Organizers: Maya Cakmak
Abstract: In order to perform assistive tasks, a robot should perceive a functional understanding of the environment. This comprises learning how the objects in the environment could be used (i.e., their affordances). In this talk, I will discuss what types of object representations could be useful. One challenge is to model the object's context with each other and with the (hidden) humans. In order to model such data, I will present Infinite Latent CRFs (ILCRFs) that allow modeling the data with different plausible graph structures. Unlike CRFs, where the graph structure is fixed, ILCRFs learn distributions over possible graph structures in an unsupervised manner. We then show that our idea of modeling environments using object affordances and hidden humans is not only useful for robot manipulation tasks such as arranging a disorganized house, haptic manipulation, and unloading items from a dishwasher, but also in significantly improving standard robotic tasks such as scene segmentation, 3D object detection, human activity detection and anticipation, and task and path planning.
Biography: Ashutosh Saxena is an assistant professor in computer science department at Cornell University. His research interests include machine learning and robotics perception, especially in the domain of personal robotics. He received his MS in 2006 and Ph.D. in 2009 from Stanford University, and his B.Tech. in 2004 from Indian Institute of Technology (IIT) Kanpur. He is a recipient of National Talent Scholar award in India, Google Faculty award, Alfred P. Sloan Fellowship, Microsoft Faculty Fellowship, and NSF Career award. In the past, Ashutosh developed Make3D (http://make3d.cs.cornell.edu), an algorithm that converts a single photograph into a 3D model. Tens of thousands of users used this technology to convert their pictures to 3D. He has also developed algorithms that enable robots (such as STAIR, POLAR, see http://pr.cs.cornell.edu) to perform household chores such as unload items from a dishwasher, place items in a fridge, etc. His work has received substantial amount of attention in popular press, including the front-page of New York Times, BBC, ABC, New Scientist, Discovery Science, and Wired Magazine. He has won best paper awards in 3DRR, IEEE ACE and RSS, and was named a co-chair of the IEEE technical committee on robot learning.
Abstract: The human body is the ultimate machine. With billions of connections, hundreds of actuators, and adaptive learning, the human body provides a unique and versatile platform for us to explore with the world. However, the same complexity that empowers the human body also makes it extremely difficult to treat when things go awry. For individuals with movement disorders, such as cerebral palsy and stroke, the ability to move, manipulate, and interact with the world is impaired and negatively impacts quality of life. In this talk, I will discuss how we have been using a combination of musculoskeletal simulation, medical imaging, and device design to understand how movement is altered after brain injury, evaluate the impacts of current treatments, and design new treatment strategies.

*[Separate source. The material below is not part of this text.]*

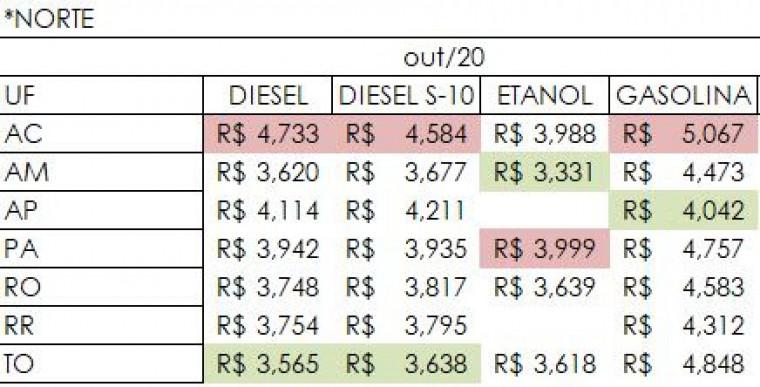 Preços do combustível no mês de outubro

Biography: Kat Steele is an assistant professor in mechanical engineering at the University of Washington. Her research focuses on integrating dynamic simulation, motion analysis, medical imaging, and device designto improve mobility for individuals with movement disorders. She earned her BS in Engineering from the Colorado School of Mines and MS and PhD in Mechanical Engineering from Stanford University. To integrate engineering and medicine, she has worked extensively in hospitals including the Cleveland Clinic, Denver Children’s Hospital, Lucile Packard Children’s Hospital, and, for the past year, the Rehabilitation Institute of Chicago. She has also helped to develop a free, open-source software platform for dynamic simulation of movement (http://opensim.stanford.edu).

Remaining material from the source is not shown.